§ **PASSAGE PROVIDED**:
——————

Camera And Action, page 16
The shanty scene unselfconsciously draws viewers into the connection between hair and oppression, yet the film's dependence on counterculture oppression also depends on solidarity with blacks to convince a sixties audiences that appearance is legitimately an expression of liberation.28 In view of black farmers and their historically limited social liberties, this passing gesture ironically points at blacks' location socially and the South's place regionally. The psychology of the film and the psychological investment it confers gloss over the contingency of individualism and autonomy that emphatically rests on being white, not black, in America. Freedom, as one reviewer explained about the film, was simply the "concomitant health, leisure, and affluence (their Harley-Davidsons, their luxuriant dress)" accessible to whites.29
Billy and Wyatt, meaning to separate themselves from the racial attitudes symbolized by the "redneck" South, become an affront to those whose struggle has not included the choice of movement. The standing, waving black Southerners contrast to the roaming riders who leave behind those unable to share in real solutions to racial and class struggle, if what freedom takes is a bike, a helmet, and money in the tank. As critic Paul Warshow recognized at the time, the sixties generation finds "the aims of the industrial society ... no longer satisfying" and in turn "reject[s] materialism because it takes abundance for granted." The "oppressiveness of industrial society is psychological and that salvation lies in the inner sanctuary of the senses, where the young can be in touch with themselves and aware."30 Psychological marginalization versus economic and racial displacement in the context of 1969 appears naive. Signifying brotherhood, this micro-scene invites viewers to imagine the counterculturalist as facing the same struggle as the racially oppressed. Indirectly, the wave reinforces the hippie as black, as part of the oppressed on a mission to create a more equal America.31
Billy and Wyatt arrive at the heart of the Mardi Gras celebration and they track down the "best little whorehouse" according to buddy George's recommendation. The film indulges in psychedelic visuals and engages in its most experimental features. Billy and Wyatt drop acid but the trip goes bad. The surreal sequence superimposes images of crucifixes and Virgin Marys. New Orleans becomes the American monster, a dream skewed, and guarantees that the narrative of pure landscapes way out West remains real America. As one reviewer remarked, the "wacked-out motor-psycho nightmare collid[es] with the breathtaking landscape of the western."32 Instead of being saved by the grace of the Western, the story ends with the individualists' annihilation. At the last campfire, Billy gloats. "We've done it, we've done; we're rich, Wyatt ... we're retired in Florida now, man." In a reflective moment, Wyatt replies, "You know, Billy, we blew it." Underneath the veneer of weed, open skies, and counterculture discourse lies the one fact of freedom - that it costs.

——————

§ **ENTRIES**:

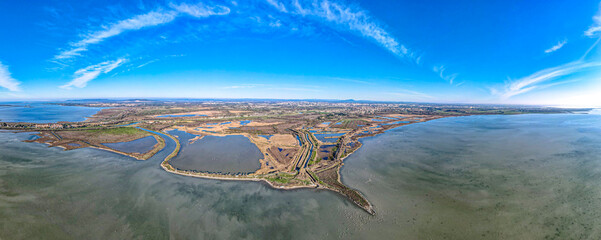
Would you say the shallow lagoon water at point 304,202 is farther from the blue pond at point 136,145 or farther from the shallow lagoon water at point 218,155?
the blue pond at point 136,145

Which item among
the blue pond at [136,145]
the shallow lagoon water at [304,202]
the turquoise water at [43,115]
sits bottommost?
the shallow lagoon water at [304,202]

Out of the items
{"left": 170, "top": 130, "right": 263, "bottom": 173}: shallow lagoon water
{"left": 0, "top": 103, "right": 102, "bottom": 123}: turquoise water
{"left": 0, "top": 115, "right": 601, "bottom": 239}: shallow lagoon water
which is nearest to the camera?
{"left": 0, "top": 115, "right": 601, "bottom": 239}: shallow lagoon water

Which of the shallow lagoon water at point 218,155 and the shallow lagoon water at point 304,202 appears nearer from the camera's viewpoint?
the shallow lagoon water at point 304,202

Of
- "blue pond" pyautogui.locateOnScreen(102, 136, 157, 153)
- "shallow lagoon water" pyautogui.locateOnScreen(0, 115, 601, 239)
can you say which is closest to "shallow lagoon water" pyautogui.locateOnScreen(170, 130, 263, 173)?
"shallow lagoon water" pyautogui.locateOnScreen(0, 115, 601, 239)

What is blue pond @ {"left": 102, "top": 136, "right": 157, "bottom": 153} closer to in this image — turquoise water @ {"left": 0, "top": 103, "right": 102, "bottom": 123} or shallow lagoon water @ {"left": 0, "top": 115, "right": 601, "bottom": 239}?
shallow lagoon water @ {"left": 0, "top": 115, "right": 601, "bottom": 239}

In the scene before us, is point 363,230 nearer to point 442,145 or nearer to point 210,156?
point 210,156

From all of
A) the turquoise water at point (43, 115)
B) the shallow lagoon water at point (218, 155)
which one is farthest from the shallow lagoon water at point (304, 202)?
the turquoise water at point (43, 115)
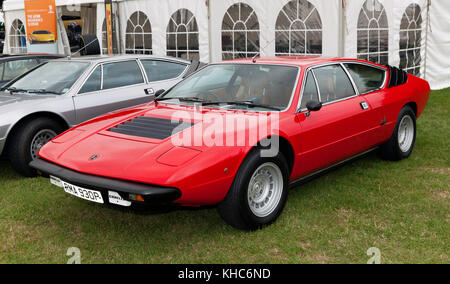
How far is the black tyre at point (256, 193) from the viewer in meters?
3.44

——————

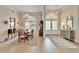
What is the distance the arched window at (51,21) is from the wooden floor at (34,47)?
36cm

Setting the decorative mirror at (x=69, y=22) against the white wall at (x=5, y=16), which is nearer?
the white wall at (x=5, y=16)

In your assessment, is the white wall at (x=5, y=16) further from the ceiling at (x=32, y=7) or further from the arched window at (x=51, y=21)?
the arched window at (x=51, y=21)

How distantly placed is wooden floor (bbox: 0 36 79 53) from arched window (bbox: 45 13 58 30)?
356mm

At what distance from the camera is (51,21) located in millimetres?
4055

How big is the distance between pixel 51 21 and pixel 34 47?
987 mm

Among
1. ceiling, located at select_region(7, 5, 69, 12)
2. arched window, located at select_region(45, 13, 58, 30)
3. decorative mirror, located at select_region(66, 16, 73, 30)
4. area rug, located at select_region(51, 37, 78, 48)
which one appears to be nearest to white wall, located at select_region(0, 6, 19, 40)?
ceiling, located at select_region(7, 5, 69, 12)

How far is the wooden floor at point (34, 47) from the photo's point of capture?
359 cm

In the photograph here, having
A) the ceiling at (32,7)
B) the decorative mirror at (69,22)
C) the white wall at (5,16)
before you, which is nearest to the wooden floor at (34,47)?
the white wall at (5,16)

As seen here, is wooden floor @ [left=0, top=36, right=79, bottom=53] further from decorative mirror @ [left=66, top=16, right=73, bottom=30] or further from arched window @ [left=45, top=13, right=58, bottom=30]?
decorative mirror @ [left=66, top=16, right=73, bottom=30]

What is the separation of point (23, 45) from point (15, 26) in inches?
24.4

——————

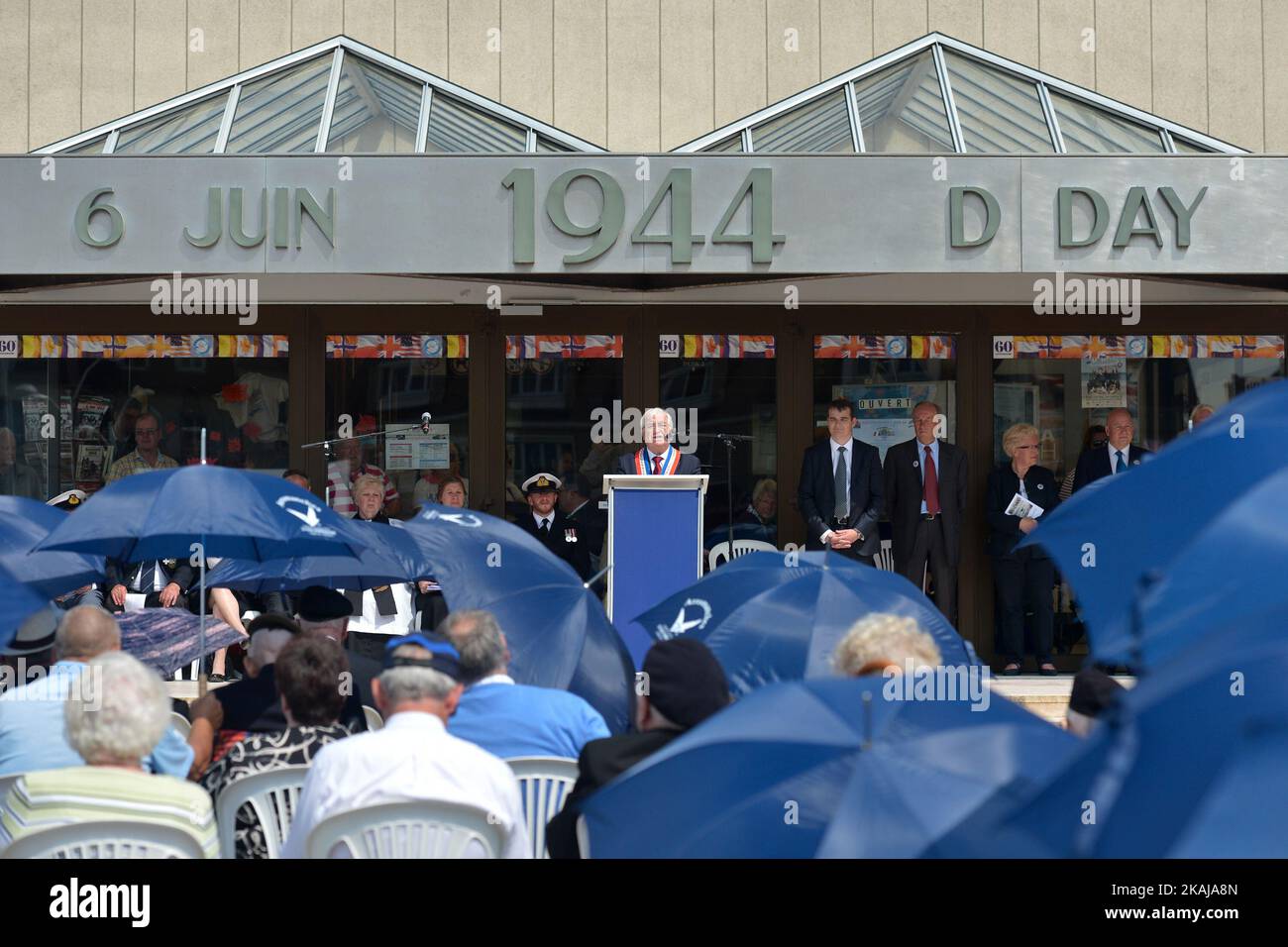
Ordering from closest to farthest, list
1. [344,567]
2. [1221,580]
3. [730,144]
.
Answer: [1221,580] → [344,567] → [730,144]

——————

§ **THE PROBLEM**: In the passage about the film, what does Wyatt say to Billy at the last campfire?

§ **RESPONSE TO THIS EXERCISE**: "You know, Billy, we blew it."